Así empezaba. Siguió recitándolo muy despacio. Luego se quedó callado como si quisiera refrenar lo que iba a decir. Miró hacia el mar buscando en el horizonte un punto que se le hubiera perdido entre el islote de San Nicolás y las islas del Canal. No duró mucho su silencio porque empezó a sonar su teléfono. Miró la pantalla y rechazó la llamada.

—Tengo una película secreta —dijo dirigiéndose de nuevo hacia mí—. Una que nunca filmaré.

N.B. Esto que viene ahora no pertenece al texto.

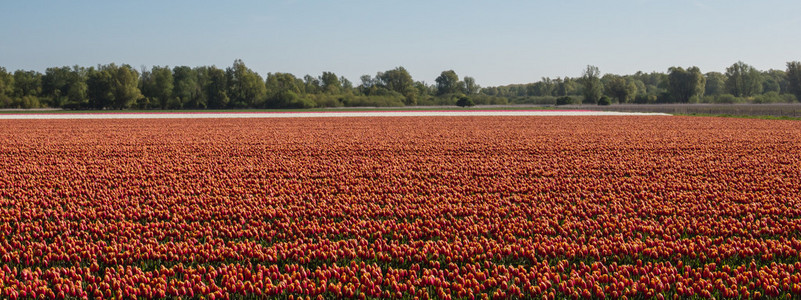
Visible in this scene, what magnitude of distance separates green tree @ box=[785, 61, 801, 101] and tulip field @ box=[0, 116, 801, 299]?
160 m

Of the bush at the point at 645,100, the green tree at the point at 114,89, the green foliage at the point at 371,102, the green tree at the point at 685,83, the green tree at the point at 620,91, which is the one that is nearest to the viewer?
the green tree at the point at 114,89

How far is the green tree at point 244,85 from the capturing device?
394ft

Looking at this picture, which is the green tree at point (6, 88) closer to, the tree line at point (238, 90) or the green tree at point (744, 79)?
the tree line at point (238, 90)

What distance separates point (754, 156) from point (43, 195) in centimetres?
1737

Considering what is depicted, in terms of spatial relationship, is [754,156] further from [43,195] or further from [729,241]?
[43,195]

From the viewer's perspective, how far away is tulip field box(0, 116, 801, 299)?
236 inches

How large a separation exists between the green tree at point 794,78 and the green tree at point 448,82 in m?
85.5

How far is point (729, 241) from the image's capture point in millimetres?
7625

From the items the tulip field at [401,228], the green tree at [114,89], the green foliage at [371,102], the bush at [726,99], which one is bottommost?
the bush at [726,99]

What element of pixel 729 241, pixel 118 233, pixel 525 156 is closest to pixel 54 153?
pixel 118 233

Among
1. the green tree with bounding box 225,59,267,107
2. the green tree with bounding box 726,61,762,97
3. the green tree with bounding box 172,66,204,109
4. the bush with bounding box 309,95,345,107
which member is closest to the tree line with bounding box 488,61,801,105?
the green tree with bounding box 726,61,762,97

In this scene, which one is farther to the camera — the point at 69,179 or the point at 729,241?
the point at 69,179

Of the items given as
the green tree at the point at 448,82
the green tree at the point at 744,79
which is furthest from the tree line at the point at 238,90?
the green tree at the point at 448,82

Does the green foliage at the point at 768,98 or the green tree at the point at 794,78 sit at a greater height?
the green tree at the point at 794,78
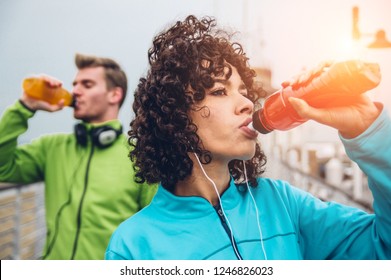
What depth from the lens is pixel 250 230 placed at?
102 centimetres

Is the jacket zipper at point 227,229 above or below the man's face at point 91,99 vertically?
below

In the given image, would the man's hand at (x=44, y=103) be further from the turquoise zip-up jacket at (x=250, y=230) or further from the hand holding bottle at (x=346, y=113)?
the hand holding bottle at (x=346, y=113)

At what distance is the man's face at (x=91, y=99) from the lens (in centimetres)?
149

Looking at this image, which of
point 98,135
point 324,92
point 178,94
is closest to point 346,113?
point 324,92

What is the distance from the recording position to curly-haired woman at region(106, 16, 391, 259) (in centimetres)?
99

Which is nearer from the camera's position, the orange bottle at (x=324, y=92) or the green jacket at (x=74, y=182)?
the orange bottle at (x=324, y=92)

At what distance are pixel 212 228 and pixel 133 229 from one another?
153 millimetres

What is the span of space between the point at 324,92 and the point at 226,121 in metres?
0.22

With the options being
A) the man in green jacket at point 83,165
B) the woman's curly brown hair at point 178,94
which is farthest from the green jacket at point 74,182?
the woman's curly brown hair at point 178,94

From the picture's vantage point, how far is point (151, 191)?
139cm

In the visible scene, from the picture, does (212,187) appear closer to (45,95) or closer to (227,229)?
(227,229)
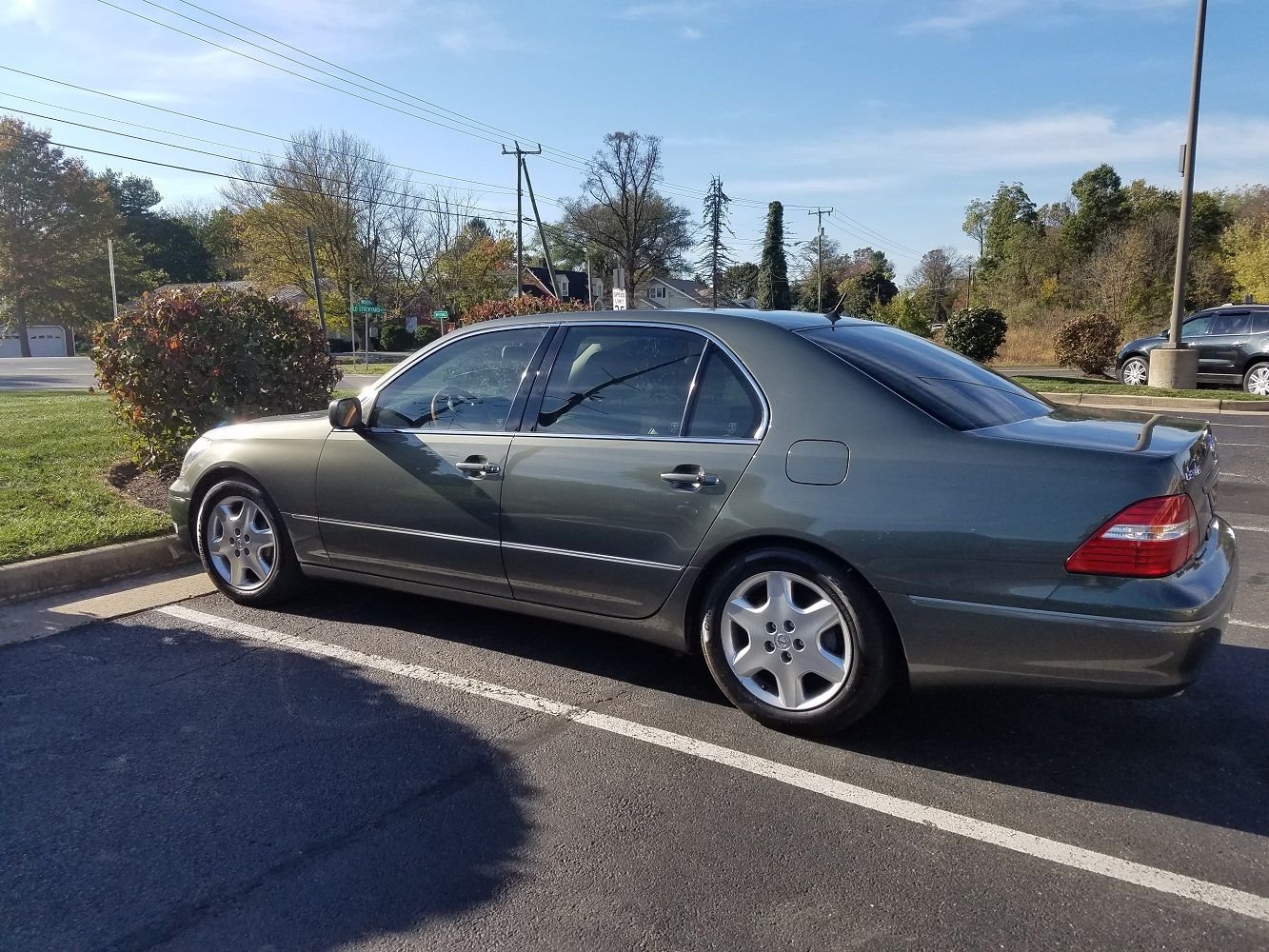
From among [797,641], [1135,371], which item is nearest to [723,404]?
[797,641]

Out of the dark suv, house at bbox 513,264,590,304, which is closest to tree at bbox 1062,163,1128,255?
the dark suv

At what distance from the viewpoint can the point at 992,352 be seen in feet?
75.0

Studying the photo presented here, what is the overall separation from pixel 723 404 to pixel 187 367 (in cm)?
543

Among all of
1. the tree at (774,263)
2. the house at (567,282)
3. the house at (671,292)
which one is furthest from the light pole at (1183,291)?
the house at (671,292)

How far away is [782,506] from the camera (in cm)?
341

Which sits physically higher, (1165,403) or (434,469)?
(434,469)

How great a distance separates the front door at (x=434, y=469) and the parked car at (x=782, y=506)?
12 mm

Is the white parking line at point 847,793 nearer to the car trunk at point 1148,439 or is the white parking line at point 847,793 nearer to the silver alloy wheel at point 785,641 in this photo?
the silver alloy wheel at point 785,641

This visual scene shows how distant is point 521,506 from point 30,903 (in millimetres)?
A: 2145

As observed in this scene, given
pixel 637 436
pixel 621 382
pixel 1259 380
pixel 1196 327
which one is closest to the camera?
pixel 637 436

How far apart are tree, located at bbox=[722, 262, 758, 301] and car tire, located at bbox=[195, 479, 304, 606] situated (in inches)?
2581

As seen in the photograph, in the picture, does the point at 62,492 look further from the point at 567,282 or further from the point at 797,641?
the point at 567,282

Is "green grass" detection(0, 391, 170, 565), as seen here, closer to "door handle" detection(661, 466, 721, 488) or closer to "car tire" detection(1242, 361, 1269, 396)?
"door handle" detection(661, 466, 721, 488)

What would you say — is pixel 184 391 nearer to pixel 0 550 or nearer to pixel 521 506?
pixel 0 550
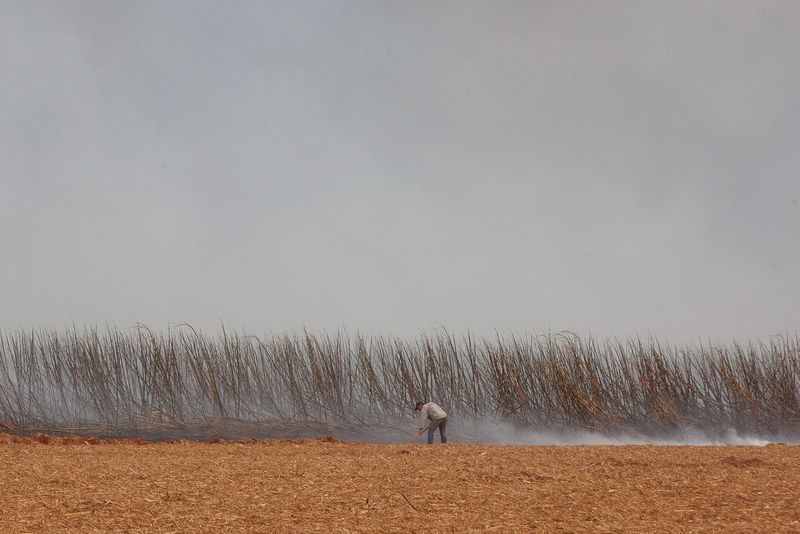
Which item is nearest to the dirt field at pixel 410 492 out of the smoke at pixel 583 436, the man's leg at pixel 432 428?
the man's leg at pixel 432 428

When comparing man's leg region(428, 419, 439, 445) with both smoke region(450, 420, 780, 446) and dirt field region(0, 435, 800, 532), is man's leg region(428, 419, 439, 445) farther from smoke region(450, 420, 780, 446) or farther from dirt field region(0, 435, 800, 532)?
smoke region(450, 420, 780, 446)

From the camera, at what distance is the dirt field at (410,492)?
4.64 meters

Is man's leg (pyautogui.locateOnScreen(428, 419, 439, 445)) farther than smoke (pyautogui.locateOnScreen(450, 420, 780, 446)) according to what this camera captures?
No

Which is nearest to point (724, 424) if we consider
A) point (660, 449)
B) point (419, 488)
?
point (660, 449)

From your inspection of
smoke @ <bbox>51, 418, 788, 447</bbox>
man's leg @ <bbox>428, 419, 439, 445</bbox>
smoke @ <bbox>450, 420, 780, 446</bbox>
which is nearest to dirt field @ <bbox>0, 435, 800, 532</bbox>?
man's leg @ <bbox>428, 419, 439, 445</bbox>

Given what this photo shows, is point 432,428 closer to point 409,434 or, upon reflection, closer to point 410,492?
point 409,434

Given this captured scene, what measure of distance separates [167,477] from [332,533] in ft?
8.05

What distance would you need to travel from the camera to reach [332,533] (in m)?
4.39

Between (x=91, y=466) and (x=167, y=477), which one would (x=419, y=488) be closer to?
(x=167, y=477)

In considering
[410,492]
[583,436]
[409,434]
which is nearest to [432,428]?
[409,434]

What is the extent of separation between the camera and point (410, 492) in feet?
17.9

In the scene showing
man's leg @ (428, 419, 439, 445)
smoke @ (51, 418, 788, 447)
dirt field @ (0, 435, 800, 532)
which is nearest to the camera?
dirt field @ (0, 435, 800, 532)

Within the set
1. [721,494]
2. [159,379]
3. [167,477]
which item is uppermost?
[159,379]

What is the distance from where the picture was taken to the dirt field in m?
4.64
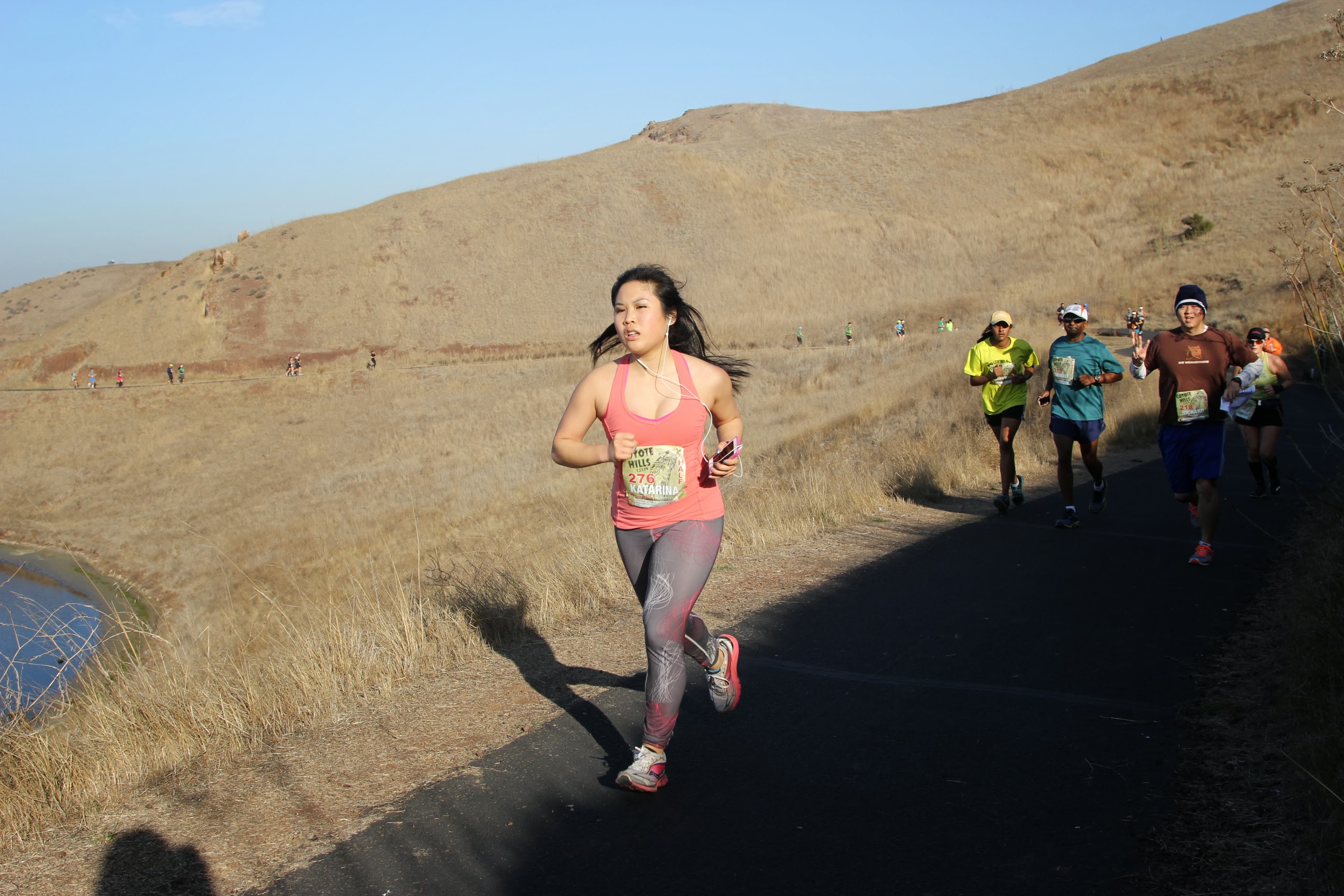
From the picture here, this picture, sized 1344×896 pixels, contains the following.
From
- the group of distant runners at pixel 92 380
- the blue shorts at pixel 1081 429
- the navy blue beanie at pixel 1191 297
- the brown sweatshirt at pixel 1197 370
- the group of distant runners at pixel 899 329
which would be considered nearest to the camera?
the brown sweatshirt at pixel 1197 370

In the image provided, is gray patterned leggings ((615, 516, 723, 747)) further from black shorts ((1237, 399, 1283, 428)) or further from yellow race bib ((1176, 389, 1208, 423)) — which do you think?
black shorts ((1237, 399, 1283, 428))

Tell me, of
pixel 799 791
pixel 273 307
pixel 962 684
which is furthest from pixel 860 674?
pixel 273 307

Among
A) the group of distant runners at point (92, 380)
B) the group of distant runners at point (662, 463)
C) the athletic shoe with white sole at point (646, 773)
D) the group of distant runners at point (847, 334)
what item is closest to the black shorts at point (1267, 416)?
the group of distant runners at point (662, 463)

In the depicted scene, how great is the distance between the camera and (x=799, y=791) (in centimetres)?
397

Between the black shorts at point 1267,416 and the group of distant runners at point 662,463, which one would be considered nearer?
the group of distant runners at point 662,463

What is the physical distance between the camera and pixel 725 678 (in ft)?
14.6

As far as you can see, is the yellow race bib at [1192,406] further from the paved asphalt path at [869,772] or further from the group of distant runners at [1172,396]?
the paved asphalt path at [869,772]

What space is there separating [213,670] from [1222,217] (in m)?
58.2

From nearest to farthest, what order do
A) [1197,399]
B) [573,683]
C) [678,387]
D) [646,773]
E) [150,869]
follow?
[150,869]
[646,773]
[678,387]
[573,683]
[1197,399]

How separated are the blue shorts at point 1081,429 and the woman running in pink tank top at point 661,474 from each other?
6057 mm

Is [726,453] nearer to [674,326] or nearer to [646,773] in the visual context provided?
[674,326]

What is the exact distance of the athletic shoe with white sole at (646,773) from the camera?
13.1 feet

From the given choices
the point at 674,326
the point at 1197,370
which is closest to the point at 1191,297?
the point at 1197,370

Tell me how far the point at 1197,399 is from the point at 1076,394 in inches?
75.0
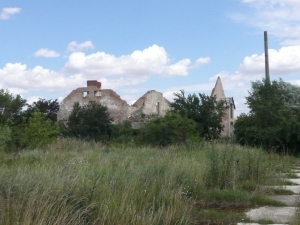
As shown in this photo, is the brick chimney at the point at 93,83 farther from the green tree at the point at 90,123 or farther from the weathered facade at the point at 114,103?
the green tree at the point at 90,123

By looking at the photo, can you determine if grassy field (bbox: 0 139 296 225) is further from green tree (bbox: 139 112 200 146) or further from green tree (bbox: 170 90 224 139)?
green tree (bbox: 170 90 224 139)

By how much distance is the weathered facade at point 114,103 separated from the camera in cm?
5912

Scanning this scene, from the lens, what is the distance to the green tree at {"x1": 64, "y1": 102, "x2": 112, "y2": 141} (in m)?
50.9

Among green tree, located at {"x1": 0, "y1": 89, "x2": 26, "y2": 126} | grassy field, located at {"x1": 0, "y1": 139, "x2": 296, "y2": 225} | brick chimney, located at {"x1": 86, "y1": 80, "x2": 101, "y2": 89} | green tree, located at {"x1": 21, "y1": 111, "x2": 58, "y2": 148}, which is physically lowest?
Result: grassy field, located at {"x1": 0, "y1": 139, "x2": 296, "y2": 225}

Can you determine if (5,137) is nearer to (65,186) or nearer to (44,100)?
(65,186)

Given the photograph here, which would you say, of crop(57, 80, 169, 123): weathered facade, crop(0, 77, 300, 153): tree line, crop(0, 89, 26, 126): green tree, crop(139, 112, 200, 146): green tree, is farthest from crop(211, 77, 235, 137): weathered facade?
crop(139, 112, 200, 146): green tree

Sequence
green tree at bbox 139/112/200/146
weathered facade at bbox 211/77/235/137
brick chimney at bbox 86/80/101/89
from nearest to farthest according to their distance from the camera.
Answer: green tree at bbox 139/112/200/146 < brick chimney at bbox 86/80/101/89 < weathered facade at bbox 211/77/235/137

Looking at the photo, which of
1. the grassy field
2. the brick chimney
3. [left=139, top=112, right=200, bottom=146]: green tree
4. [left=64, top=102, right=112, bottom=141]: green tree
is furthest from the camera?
the brick chimney

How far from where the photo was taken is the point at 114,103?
59844 mm

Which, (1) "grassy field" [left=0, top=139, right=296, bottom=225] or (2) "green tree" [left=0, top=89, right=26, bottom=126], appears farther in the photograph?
(2) "green tree" [left=0, top=89, right=26, bottom=126]

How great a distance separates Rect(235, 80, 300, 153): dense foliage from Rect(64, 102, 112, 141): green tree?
60.9ft

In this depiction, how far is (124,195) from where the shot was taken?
6500 millimetres

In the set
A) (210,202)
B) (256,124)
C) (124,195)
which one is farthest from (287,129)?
(124,195)

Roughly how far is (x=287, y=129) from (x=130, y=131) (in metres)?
23.0
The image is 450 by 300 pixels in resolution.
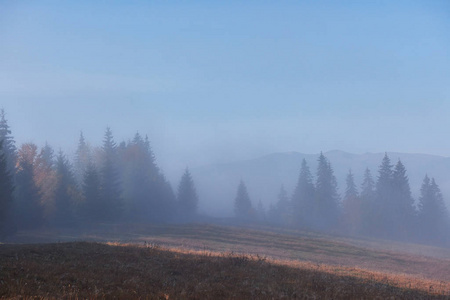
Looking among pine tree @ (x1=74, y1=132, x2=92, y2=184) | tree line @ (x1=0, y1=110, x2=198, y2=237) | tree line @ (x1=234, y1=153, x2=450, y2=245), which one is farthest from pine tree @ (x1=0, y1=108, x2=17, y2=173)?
tree line @ (x1=234, y1=153, x2=450, y2=245)

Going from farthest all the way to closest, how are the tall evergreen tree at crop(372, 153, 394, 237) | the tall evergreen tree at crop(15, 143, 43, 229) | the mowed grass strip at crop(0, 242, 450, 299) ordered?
the tall evergreen tree at crop(372, 153, 394, 237)
the tall evergreen tree at crop(15, 143, 43, 229)
the mowed grass strip at crop(0, 242, 450, 299)

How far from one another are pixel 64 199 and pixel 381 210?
61571 millimetres

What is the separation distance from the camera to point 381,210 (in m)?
74.0

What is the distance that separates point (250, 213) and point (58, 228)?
191ft

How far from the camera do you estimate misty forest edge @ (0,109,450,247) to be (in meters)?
50.0

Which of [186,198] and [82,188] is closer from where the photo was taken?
[82,188]

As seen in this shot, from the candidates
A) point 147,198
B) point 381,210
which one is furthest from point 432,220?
point 147,198

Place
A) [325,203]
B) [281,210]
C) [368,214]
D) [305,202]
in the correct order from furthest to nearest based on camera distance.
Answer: [281,210] → [305,202] → [325,203] → [368,214]

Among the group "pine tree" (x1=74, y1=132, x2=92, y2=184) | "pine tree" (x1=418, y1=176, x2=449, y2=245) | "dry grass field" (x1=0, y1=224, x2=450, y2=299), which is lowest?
"pine tree" (x1=418, y1=176, x2=449, y2=245)

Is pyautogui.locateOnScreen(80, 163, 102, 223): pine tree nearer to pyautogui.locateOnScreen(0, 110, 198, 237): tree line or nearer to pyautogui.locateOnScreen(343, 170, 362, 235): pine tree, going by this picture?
pyautogui.locateOnScreen(0, 110, 198, 237): tree line

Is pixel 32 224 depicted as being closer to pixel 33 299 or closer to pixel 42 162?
pixel 42 162

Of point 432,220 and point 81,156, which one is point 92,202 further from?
point 432,220

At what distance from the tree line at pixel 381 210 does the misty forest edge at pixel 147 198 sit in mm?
189

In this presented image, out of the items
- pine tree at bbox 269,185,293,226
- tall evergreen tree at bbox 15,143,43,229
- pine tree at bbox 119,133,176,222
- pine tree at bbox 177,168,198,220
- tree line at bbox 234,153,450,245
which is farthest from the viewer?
pine tree at bbox 269,185,293,226
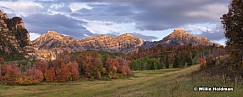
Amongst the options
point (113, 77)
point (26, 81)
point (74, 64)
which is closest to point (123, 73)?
point (113, 77)

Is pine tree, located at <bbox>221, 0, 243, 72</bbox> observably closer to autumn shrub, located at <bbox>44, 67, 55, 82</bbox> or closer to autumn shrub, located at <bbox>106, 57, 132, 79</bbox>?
autumn shrub, located at <bbox>44, 67, 55, 82</bbox>

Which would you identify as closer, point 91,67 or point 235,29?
point 235,29

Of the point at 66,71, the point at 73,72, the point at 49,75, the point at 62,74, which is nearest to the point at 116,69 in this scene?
the point at 73,72

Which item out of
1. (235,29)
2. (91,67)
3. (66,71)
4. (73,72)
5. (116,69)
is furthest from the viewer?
(116,69)

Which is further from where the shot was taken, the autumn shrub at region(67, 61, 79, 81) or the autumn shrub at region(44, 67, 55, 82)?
the autumn shrub at region(67, 61, 79, 81)

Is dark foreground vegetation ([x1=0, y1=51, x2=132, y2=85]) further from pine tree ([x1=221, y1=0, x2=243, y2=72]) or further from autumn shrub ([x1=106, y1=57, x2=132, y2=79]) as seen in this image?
pine tree ([x1=221, y1=0, x2=243, y2=72])

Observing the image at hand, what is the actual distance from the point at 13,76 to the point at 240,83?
122m

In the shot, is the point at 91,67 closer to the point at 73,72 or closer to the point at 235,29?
the point at 73,72

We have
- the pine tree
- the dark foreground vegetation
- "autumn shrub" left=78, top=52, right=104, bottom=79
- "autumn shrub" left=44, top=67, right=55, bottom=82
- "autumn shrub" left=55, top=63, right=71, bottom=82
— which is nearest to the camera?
the pine tree

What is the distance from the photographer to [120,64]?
176125 mm

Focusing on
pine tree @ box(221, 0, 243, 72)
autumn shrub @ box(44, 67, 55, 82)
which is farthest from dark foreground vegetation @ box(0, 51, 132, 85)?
pine tree @ box(221, 0, 243, 72)

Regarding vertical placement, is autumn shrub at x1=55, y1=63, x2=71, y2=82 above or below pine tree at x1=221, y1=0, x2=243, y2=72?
below

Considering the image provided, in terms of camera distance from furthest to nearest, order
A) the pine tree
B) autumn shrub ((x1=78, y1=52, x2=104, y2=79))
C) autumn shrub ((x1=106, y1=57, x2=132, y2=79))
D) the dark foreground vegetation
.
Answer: autumn shrub ((x1=106, y1=57, x2=132, y2=79)) < autumn shrub ((x1=78, y1=52, x2=104, y2=79)) < the dark foreground vegetation < the pine tree

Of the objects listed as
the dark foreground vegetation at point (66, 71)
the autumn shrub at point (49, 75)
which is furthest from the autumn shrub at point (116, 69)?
the autumn shrub at point (49, 75)
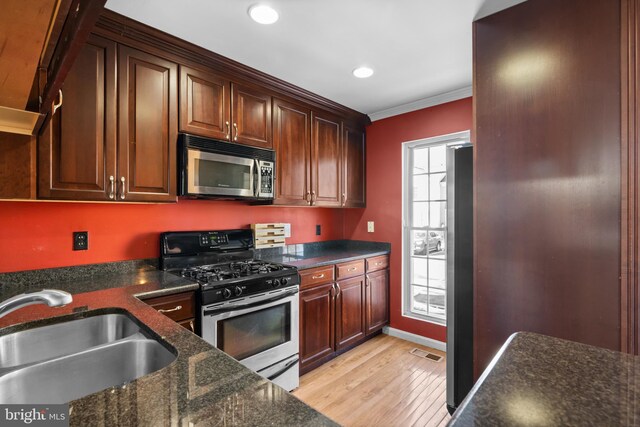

Observó mi grabadora con desconfianza.

—¿La apago? —pregunté.

—Por favor —dijo.

Hice el gesto de apagarla. No se dio cuenta. Chang señaló que no era por falta de presupuesto. Tampoco era una película costosa. Lo que hacía imposible ese proyecto era que iba en dirección contraria a todas sus películas. Iba hacia el fracaso, verdadero lujo que no podía permitirse. Su película debía durar cinco horas. Cinco horas en las que un antiguo maestro de Guangzhou hace su vida cotidiana.

—No ocurre nada —dijo Chang—, salvo la rutina. El maestro se arregla al despertarse, desayuna, va de compras, conversa con su mujer sobre los trabajos de sus hijos. Repara las bisagras de una puerta, remueve la tierra de los geranios, poda la hiedra de la pared medianera con el vecino. Para descansar, bebe una taza de té humeante mientras evalúa el trabajo en el jardín. Durante esas cinco horas lo seguimos en su rutina. Ni siquiera hay una voz en off que simule lo que pasa por su cabeza. Solo al final, cuando está a punto de caer la tarde —así tal como ahora está por ocultarse el sol en el mar— el maestro se pone su túnica monástica de color azafrán y se yergue frente al sol. Hace un primer movimiento de Yau Kung Moon. Los movimientos están distribuidos para enfrentar a un número potencial de enemigos. Un sonido bajo y continuo de murmullos de agua crece poco a poco, indetenible. En ese mismo momento, a lo lejos, en el espectro dorado de la línea del horizonte, asoma un ejército remoto en sombras. Parecen hormigas alborotadas que agitan armas y banderas. Frente a lo inevitable, el maestro empieza a mover sus brazos y se escucha cómo se frotan las mangas holgadas de su túnica para el combate con el ejército de sombras.

Chang detuvo el relato. Con su mano abierta trazó un arco sobre el horizonte.

—Fin —dijo.

Me quedé mirándolo, esperando algún detalle más de esa película no realizada. Chang se quedó callado. Y entonces volvió a sonar su teléfono.

—Disculpe —añadió—. Tengo que atender esta llamada.

Se alejó unos pasos por el jardín y comenzó a hablar en voz baja. Yo me quedé observando el mar con una extraña mezcla de fascinación y desasosiego. La imagen de ese maestro solitario, preparándose para enfrentar un ejército fantasmal al final de su vida, vibraba en mi mente. Chang terminó por marcharse hablando por el teléfono. En el último momento, cuando subía los escalones para volver a la casa, dio media vuelta, me agitó la mano como despedida y desapareció en la puerta. Continué observando la línea del horizonte para suponer cómo sería el ejército de sombras que esperaba el maestro de Guangzhou. La noche cayó rápida y silenciosa.